EXERCISE SET:
1. Summarize the article on safe injection sites in two sentences.
2. In the article on safe injection sites, how long did the Chittenden County study of supervised injection facilities last?
3. Reproduce the article on safe injection sites from "Drug Policy" up to and including "their constituents alive?", replacing "legislators" with "lawmakers".

PAGE EXCERPT:
Start of Block

Drug Policy

Vermont's U.S. Attorney Says Safe Injection Sites Encourage Illegal Drug Use. The Research Says She's Wrong.

Is U.S. Attorney Christina E. Nolan intimidating Vermont legislators who want to keep their constituents alive?


A nurse at the Insite safe injection clinic in Vancouver, B.C., holds a basket of clean supplies. Credit: Darryl Dyck/ZUMA Press/Newscom

The United States attorney with jurisdiction over Vermont announced this week that a proposal to introduce supervised injection facilities (SIFs) in the state would be illegal under federal law and would "encourage and normalize heroin use."

Vermont legislators are considering supervised injection facilities due to the state's massive increase in opioid overdose deaths. In November, a group of local law enforcement and medical professionals in Chittenden County, Vermont, concluded an eight-month study of SIFs by announcing that the state legislature should legalize them.

Such facilities have operated for years in Canada, Australia, many cities in Europe, and Iran. They allow heroin users a safe place to inject, clean needles, and access to social workers and medical staff.

The list of SIF proponents in Vermont includes Patricia Fisher, a physician at the University of Vermont Medical Center; University of Vermont Police Chief Lianne Tuomey; Chittenden County State's Attorney Sarah George; and Grace Keller, the head of a harm reduction facility called Howard Center.

But others in Vermont's law enforcement community appear unready to lower the death toll. "By permitting SIFs, is Vermont at risk of condoning heroin use and giving illegal drug use the state's stamp of approval?" asked Tom Anderson, the state's commissioner of public safety, in November.

And now a federal prosecutor has waded into what should be a state and local debate. On Wednesday, the office of U.S. Attorney Christina E. Nolan released a statement claiming that SIFs "are counterproductive and dangerous as a matter of policy." Here's more:

[T]he proposed government-sanctioned sites would encourage and normalize heroin use, thereby increasing demand for opiates and, by extension, risk of overdose and overdose deaths. Opiate users, moreover, all-to-often believe they are purchasing heroin when, in fact, they are purchasing its common substitute, fentanyl, ingestion of which gives rise to greatly enhanced dangers of overdose and fatality. Introduction of fentanyl to SIFs would create additional public health risks, not only for the users, but for SIF staff members who might come in contact with that highly potent substance.

End of Block

Scene geometry reasoning data:
Start of Block

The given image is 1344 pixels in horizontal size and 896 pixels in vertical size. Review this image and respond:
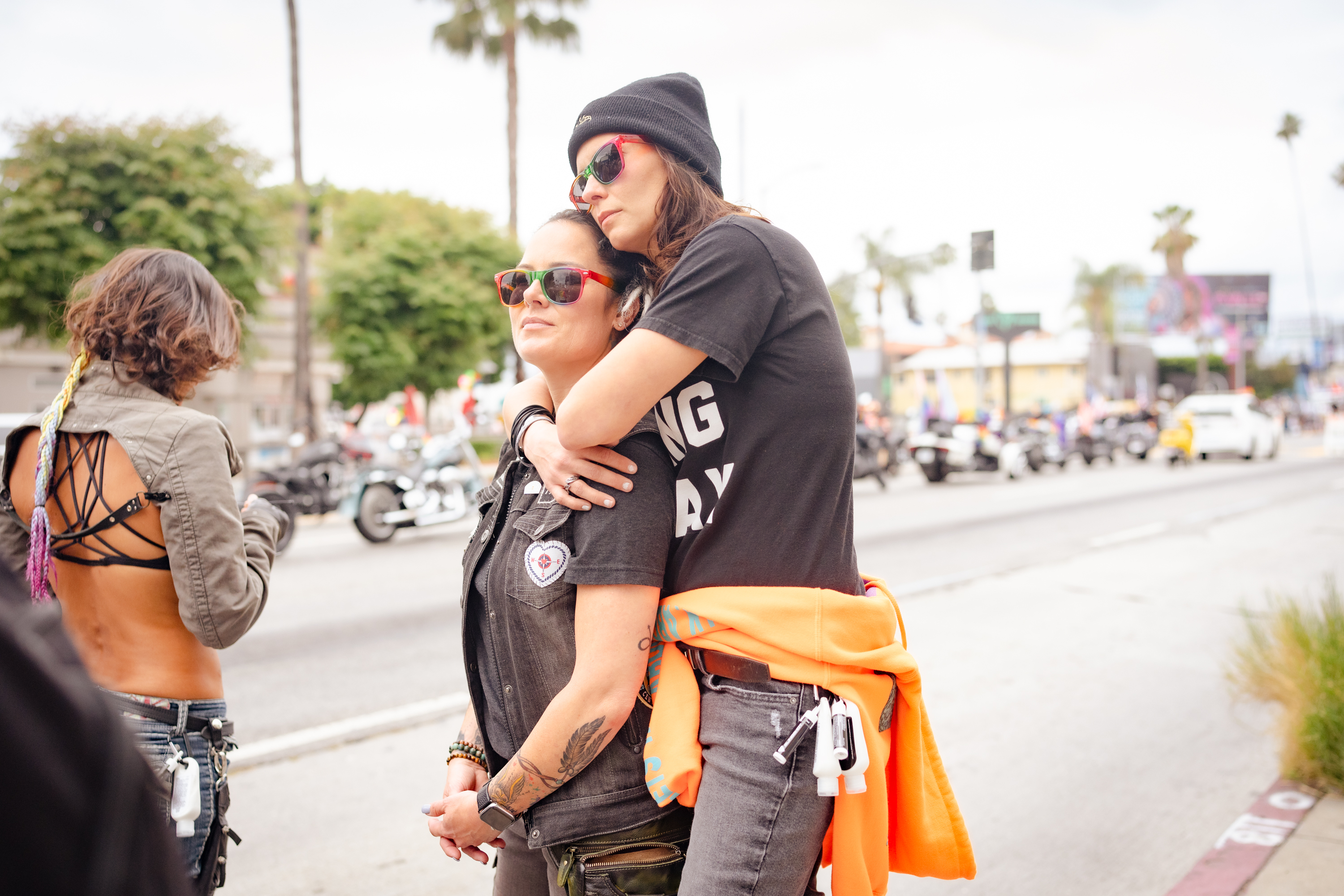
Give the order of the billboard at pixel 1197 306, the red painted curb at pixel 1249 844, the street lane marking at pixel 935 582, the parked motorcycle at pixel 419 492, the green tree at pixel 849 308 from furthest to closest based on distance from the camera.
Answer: the billboard at pixel 1197 306 → the green tree at pixel 849 308 → the parked motorcycle at pixel 419 492 → the street lane marking at pixel 935 582 → the red painted curb at pixel 1249 844

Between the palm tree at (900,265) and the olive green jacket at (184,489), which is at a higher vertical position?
the palm tree at (900,265)

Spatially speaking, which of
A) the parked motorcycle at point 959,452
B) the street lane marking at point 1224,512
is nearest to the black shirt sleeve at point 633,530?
the street lane marking at point 1224,512

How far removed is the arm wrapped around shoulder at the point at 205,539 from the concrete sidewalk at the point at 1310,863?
304cm

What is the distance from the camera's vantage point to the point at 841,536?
1610 millimetres

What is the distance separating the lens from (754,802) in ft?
4.97

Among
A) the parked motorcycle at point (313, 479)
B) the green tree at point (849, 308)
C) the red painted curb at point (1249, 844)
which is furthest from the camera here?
the green tree at point (849, 308)

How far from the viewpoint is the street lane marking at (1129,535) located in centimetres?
1072

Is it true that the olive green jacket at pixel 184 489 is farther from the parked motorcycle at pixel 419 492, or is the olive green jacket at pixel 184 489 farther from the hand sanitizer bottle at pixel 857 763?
the parked motorcycle at pixel 419 492

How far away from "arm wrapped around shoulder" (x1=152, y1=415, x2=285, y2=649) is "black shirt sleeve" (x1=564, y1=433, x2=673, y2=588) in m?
0.79

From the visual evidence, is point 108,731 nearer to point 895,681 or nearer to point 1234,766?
point 895,681

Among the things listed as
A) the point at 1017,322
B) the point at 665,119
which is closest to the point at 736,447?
the point at 665,119

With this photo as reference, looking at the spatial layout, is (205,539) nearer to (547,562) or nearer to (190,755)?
(190,755)

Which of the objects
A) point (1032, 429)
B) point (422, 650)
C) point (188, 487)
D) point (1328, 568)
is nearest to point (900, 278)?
point (1032, 429)

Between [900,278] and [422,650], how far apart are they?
172ft
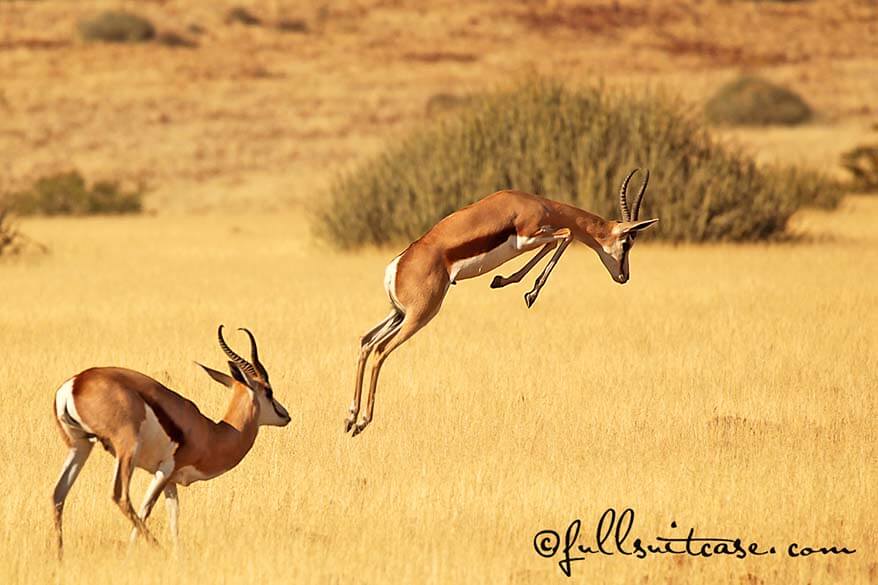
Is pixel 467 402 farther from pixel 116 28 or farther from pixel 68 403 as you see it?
pixel 116 28

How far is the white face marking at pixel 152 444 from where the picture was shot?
21.7ft

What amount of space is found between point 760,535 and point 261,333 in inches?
320

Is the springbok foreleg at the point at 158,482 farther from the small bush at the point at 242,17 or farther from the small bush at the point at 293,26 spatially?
the small bush at the point at 242,17

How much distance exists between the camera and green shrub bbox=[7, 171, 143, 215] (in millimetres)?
35906

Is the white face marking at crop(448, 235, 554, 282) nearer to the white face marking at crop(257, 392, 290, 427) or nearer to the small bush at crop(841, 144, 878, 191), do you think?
the white face marking at crop(257, 392, 290, 427)

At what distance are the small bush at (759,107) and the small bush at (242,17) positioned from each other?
25.4 m

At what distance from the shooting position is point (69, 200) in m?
36.2

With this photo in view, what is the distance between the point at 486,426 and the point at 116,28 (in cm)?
5979

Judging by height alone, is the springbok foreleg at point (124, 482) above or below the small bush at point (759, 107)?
above

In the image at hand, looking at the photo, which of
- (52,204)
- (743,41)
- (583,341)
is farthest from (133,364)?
(743,41)

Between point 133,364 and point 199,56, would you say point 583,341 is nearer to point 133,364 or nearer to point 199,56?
point 133,364

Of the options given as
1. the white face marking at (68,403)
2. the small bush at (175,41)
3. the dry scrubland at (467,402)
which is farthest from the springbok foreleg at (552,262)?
the small bush at (175,41)

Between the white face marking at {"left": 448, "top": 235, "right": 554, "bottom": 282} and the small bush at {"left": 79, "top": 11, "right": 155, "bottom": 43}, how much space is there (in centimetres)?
6069

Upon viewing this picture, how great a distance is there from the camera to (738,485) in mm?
8617
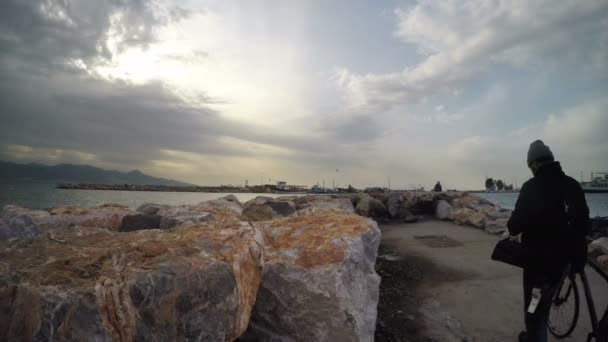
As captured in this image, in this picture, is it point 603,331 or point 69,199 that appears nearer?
point 603,331

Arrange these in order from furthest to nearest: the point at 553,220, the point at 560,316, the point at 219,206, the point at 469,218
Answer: the point at 469,218
the point at 219,206
the point at 560,316
the point at 553,220

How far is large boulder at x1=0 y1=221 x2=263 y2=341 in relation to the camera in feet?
6.40

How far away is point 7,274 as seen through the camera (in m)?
2.15

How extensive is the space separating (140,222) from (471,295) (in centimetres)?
623

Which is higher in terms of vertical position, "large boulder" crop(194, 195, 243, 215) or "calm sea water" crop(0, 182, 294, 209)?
"large boulder" crop(194, 195, 243, 215)

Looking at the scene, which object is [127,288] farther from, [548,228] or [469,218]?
[469,218]

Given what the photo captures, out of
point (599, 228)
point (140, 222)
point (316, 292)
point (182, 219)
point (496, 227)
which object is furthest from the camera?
point (599, 228)

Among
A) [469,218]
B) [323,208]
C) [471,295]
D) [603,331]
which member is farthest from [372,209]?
[603,331]

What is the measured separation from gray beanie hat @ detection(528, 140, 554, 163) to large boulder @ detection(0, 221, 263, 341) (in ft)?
11.2

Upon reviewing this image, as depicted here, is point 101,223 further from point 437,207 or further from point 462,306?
point 437,207

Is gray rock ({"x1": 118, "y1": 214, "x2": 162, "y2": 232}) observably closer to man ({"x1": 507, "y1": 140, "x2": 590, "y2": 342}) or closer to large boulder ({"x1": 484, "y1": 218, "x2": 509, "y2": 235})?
man ({"x1": 507, "y1": 140, "x2": 590, "y2": 342})

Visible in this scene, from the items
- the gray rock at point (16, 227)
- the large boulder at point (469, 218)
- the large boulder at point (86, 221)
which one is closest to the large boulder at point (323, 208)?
the large boulder at point (86, 221)

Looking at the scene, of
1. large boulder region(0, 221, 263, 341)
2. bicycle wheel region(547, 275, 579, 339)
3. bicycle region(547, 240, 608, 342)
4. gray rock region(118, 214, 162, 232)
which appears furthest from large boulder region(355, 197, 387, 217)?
large boulder region(0, 221, 263, 341)

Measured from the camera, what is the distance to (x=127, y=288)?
2162 millimetres
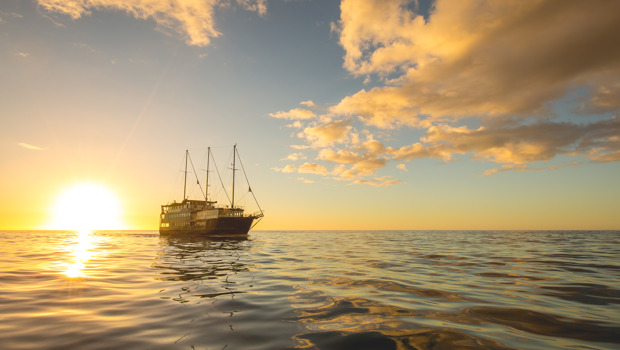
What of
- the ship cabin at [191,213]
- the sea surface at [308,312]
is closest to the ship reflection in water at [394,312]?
the sea surface at [308,312]

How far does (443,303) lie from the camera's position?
740 centimetres

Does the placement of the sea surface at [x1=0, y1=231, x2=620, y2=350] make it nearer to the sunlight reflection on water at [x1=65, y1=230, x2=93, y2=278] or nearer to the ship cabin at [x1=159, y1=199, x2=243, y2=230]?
the sunlight reflection on water at [x1=65, y1=230, x2=93, y2=278]

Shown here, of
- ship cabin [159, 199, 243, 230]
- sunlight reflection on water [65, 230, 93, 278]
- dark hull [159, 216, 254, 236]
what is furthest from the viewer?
ship cabin [159, 199, 243, 230]

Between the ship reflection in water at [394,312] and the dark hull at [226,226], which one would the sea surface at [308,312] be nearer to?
the ship reflection in water at [394,312]

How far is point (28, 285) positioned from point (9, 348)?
285 inches

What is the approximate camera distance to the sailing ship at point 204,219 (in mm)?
58625

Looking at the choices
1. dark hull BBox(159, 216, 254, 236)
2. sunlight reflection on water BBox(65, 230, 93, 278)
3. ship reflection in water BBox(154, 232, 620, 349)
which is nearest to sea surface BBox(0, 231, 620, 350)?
ship reflection in water BBox(154, 232, 620, 349)

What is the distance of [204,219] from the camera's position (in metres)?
62.7

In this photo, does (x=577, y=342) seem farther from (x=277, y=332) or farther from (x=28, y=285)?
(x=28, y=285)

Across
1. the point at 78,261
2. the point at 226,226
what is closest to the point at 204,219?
the point at 226,226

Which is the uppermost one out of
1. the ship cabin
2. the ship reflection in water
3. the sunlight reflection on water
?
the ship cabin

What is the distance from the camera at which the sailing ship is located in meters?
58.6

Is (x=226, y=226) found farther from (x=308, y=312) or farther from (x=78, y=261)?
(x=308, y=312)

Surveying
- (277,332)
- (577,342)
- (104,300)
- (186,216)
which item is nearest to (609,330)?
(577,342)
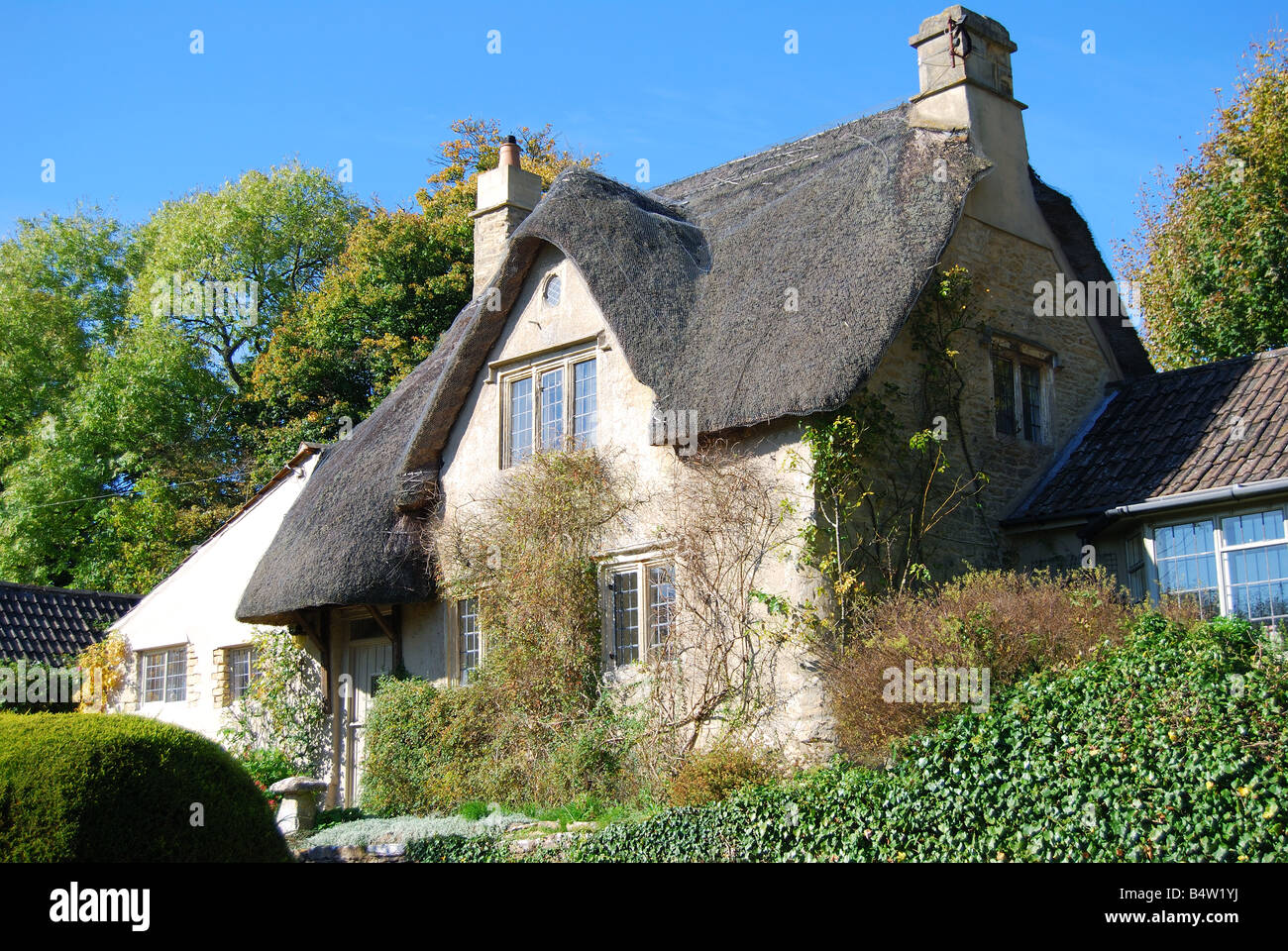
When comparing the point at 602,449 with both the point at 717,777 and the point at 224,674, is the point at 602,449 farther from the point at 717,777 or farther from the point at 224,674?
the point at 224,674

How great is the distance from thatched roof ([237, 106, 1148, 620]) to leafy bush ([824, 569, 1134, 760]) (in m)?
2.28

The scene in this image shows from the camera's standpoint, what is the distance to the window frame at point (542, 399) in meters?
13.9

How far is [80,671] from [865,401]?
14.8 m

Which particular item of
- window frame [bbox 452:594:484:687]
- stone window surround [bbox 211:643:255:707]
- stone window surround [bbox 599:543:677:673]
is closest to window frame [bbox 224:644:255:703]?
stone window surround [bbox 211:643:255:707]

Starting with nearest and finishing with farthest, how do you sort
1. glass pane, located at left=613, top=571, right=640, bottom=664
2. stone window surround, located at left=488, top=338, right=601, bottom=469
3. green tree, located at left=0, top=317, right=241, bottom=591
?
glass pane, located at left=613, top=571, right=640, bottom=664 < stone window surround, located at left=488, top=338, right=601, bottom=469 < green tree, located at left=0, top=317, right=241, bottom=591

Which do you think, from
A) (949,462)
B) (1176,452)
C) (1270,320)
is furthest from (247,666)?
(1270,320)

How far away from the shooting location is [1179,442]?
1280 cm

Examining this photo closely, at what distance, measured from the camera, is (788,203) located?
14000mm

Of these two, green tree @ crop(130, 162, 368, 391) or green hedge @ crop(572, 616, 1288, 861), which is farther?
green tree @ crop(130, 162, 368, 391)

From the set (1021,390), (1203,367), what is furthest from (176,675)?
(1203,367)

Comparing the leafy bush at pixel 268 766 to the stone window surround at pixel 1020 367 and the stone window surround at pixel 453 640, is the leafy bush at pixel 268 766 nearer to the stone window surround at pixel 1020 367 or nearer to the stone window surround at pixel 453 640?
the stone window surround at pixel 453 640

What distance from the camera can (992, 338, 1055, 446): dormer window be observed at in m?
13.9

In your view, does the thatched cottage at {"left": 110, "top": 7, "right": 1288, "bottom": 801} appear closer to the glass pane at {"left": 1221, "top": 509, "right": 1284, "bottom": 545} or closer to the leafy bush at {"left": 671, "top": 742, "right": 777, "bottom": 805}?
the glass pane at {"left": 1221, "top": 509, "right": 1284, "bottom": 545}

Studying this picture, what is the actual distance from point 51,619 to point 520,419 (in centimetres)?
1162
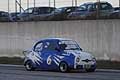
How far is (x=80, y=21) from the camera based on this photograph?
3606 centimetres

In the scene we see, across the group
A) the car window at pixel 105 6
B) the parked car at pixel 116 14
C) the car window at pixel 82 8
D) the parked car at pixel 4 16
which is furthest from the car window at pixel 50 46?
the parked car at pixel 4 16

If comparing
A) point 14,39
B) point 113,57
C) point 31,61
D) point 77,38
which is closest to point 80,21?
point 77,38

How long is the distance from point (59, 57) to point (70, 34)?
12.0m

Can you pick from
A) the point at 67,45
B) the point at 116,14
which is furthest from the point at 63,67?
the point at 116,14

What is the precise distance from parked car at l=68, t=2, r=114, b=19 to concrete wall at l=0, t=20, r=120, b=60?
65.6 inches

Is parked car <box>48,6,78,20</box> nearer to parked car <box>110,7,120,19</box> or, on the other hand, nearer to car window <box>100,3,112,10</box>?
car window <box>100,3,112,10</box>

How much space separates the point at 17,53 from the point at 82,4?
6065 mm

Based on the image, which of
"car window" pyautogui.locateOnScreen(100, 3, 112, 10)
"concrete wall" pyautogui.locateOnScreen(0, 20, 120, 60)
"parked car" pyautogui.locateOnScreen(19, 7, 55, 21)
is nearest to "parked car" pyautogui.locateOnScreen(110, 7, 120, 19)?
"car window" pyautogui.locateOnScreen(100, 3, 112, 10)

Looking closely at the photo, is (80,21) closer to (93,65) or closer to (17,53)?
(17,53)

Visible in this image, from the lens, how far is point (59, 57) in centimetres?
2470

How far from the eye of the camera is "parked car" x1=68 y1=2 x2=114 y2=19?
3697 cm

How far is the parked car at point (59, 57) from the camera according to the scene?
79.7 feet

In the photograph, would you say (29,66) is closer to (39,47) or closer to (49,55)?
(39,47)

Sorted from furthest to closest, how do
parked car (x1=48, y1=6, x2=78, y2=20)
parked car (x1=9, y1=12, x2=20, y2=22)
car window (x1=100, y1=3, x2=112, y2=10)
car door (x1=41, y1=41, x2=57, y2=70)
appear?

End of Block

SOLUTIONS TO THE EXERCISE:
1. Vermont legislators and a group of local law enforcement and medical professionals are weighing supervised injection facilities after a massive rise in the state's opioid overdose deaths, and the group recommended that the legislature legalize them. U.S. Attorney Christina E. Nolan's office responded that such sites would be illegal under federal law and would encourage and normalize heroin use.

2. Eight months.

3.
Drug Policy

Vermont's U.S. Attorney Says Safe Injection Sites Encourage Illegal Drug Use. The Research Says She's Wrong.

Is U.S. Attorney Christina E. Nolan intimidating Vermont lawmakers who want to keep their constituents alive?